Menurutnya, penghilangan paksa mengubur sejarah kejahatan karena tidak ada ingatan yang jelas. Dalam kasus penghilangan paksa, korban tiba-tiba sudah meninggal dunia, saksi, tidak banyak, dan pelaku umumnya bungkam.
Penghilangan paksa, lanjut John, merupakan cara membunuh yang sangat keji. Sebab, pembunuhan dilakukan supaya keluarga korban tidak tahu apa yang telah terjadi.
Ironisnya, kata dia, penghilangan paksa menjadi pola umum dalam pembunuhan di Indonesia era Orde Baru. Penghilangan paksa terjadi di Aceh, Riau, Sumatera Utara, Sumatera Selatan, Lampung, Jawa Tengah, Jawa Timur, Bali, NTB, dan NTT.
“Ini penghilangan paksa, orang yang sudah ditahan, diambil dari kamp penahanan, dibawa ke tempat yang sepi terus dibunuh di situ. Sehingga, tidak ada ingatan yang jelas.
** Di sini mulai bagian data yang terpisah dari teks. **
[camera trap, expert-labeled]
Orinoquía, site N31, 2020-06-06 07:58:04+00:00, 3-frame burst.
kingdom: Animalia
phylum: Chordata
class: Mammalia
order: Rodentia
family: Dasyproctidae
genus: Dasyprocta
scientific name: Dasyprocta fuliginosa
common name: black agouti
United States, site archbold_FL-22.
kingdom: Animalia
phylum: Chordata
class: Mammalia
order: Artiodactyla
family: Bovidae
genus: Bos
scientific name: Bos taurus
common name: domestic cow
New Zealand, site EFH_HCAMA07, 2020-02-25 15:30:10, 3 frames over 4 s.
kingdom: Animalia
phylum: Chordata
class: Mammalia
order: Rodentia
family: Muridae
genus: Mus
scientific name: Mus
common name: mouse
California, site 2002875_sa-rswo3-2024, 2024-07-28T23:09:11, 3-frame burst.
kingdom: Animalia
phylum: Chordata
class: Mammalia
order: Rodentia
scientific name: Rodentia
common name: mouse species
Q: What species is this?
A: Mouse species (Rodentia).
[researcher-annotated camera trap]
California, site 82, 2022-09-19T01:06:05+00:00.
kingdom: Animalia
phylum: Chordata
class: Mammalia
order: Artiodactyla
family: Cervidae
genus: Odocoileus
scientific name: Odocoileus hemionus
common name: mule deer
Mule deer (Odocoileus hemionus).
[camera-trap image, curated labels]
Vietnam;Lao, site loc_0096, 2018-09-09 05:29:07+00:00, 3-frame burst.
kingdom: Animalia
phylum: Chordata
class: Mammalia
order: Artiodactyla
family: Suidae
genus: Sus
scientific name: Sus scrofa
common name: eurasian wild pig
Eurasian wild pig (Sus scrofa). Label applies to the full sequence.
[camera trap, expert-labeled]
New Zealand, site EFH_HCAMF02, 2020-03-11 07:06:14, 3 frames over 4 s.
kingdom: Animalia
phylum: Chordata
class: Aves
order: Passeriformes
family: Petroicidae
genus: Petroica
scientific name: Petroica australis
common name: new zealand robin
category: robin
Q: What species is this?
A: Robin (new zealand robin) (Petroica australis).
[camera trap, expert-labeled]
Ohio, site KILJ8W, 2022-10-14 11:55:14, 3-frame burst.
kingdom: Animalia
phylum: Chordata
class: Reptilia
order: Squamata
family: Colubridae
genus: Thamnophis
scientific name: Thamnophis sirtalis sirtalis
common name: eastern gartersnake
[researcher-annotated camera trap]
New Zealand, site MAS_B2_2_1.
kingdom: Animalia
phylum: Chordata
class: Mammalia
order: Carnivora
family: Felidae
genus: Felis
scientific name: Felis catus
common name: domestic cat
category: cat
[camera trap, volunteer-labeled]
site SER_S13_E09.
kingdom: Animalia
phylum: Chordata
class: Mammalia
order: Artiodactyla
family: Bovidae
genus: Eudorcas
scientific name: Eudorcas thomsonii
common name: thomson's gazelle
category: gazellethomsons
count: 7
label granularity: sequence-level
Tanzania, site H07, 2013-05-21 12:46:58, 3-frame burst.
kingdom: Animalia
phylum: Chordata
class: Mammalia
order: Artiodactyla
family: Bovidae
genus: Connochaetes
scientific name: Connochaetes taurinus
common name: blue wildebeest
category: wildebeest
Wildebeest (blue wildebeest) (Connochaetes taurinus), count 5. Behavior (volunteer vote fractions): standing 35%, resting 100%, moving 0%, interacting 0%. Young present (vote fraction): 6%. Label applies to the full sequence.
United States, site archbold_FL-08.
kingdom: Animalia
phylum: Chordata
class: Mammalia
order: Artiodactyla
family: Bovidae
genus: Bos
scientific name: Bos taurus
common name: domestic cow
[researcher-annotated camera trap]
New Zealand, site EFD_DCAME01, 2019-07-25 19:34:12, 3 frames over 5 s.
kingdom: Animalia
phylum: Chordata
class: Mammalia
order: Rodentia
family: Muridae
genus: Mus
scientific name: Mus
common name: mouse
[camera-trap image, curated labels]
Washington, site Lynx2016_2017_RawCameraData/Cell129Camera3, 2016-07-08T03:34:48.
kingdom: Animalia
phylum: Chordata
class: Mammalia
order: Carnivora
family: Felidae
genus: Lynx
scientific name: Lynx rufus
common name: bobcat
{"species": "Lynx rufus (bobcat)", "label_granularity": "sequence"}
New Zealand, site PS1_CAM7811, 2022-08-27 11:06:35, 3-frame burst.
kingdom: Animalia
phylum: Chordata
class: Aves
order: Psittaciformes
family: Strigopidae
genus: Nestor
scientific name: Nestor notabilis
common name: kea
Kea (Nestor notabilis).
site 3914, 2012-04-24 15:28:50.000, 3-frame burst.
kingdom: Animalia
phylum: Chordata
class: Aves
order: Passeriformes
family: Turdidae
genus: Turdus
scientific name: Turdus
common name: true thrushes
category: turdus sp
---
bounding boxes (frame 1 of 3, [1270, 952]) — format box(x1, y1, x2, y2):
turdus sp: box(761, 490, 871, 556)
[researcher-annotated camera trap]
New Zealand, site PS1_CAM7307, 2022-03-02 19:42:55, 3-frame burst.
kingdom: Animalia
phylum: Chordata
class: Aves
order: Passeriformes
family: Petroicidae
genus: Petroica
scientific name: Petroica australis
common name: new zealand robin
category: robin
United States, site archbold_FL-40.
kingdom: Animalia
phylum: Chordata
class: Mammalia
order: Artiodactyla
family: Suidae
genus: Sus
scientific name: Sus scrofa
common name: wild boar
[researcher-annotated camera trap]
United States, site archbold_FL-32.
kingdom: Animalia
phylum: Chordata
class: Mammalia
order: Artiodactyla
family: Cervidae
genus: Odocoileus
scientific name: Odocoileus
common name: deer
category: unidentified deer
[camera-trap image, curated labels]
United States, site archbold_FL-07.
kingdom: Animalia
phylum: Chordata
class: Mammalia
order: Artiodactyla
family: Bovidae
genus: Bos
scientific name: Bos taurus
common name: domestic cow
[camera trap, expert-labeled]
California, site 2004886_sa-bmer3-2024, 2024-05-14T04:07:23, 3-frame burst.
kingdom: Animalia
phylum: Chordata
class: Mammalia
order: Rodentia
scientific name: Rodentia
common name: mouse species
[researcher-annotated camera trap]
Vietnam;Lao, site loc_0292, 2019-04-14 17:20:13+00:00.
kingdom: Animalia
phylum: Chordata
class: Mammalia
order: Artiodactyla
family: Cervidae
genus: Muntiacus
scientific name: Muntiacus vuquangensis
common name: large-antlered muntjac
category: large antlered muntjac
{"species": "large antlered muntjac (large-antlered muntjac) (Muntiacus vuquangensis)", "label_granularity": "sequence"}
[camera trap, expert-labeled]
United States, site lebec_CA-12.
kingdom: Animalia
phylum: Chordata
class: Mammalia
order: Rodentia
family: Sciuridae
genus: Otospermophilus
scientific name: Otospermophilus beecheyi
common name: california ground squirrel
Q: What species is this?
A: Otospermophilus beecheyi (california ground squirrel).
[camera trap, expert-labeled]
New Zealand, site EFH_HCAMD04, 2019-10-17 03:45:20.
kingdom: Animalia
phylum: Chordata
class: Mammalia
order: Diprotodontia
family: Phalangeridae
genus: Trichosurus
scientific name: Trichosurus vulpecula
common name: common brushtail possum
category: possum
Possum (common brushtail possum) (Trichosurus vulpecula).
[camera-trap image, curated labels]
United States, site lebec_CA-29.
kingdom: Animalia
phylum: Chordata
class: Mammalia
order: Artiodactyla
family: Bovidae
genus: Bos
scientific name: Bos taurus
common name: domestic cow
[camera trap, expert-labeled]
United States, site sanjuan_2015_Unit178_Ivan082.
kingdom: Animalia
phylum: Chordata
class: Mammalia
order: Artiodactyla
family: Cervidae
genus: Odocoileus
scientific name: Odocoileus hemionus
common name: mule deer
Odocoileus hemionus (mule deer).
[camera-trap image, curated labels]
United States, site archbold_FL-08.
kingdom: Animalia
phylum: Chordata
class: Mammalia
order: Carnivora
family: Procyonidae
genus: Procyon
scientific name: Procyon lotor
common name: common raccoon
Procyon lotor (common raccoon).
Itu susah sekali untuk ingat peristiwa yang dibuat supaya orang tidak bisa ingat,” ujar John dalam diskusi virtual, Selasa (29/9).
Menurut John, para tahanan politik (tapol) biasanya menyaksikan orang yang dibawa keluar dari penjara pada malam hari, dan mereka tidak kembali lagi. Bahkan, jelas dia, para tapol juga tidak mengetahui persis apa yang terjadi setelahnya.
“(Penghilangan paksa) itu pola umum yang membunuh banyak sekali nyawa. Lebih gampang membunuh tahanan daripada membunuh orang yang masih di desa atau di kampung,” tutur penulis buku Dalih Pembunuhan Massal : Gerakan 30 September dan Kudeta Suharto ini.
Di sisi lain, kata dia, kebebasan pers Indonesia era Soeharto terbelenggu. Padahal, kebebasan pers sangat penting untuk mengungkap kasus-kasus genosida.
Dalam buku terbarunya Buried Histories: The Anticomunist Messacre of 1965-1966 in Indonesia (2020), John mengungkapkan, bahwa tidak benar adanya upaya menormalisasi kekerasan melalui media cetak atau radio yang berujung pembunuhan massal berskala nasional hingga lokal.
Namun, kata dia, dalih pembunuhan massal memang sengaja dikoordinasi. “Operasi mental. Istilah tentara. Saya kira kalau ada pers yang bebas saat itu sulit, untuk membangun propaganda, semua pers di bawah tentara. Tidak ada cerita lain yang keluar (dari narasi). Malah Soekarno sendiri memiliki perspektif lain, tetapi sudah difilter oleh pers di bawah tangannya tentara,” ujar John.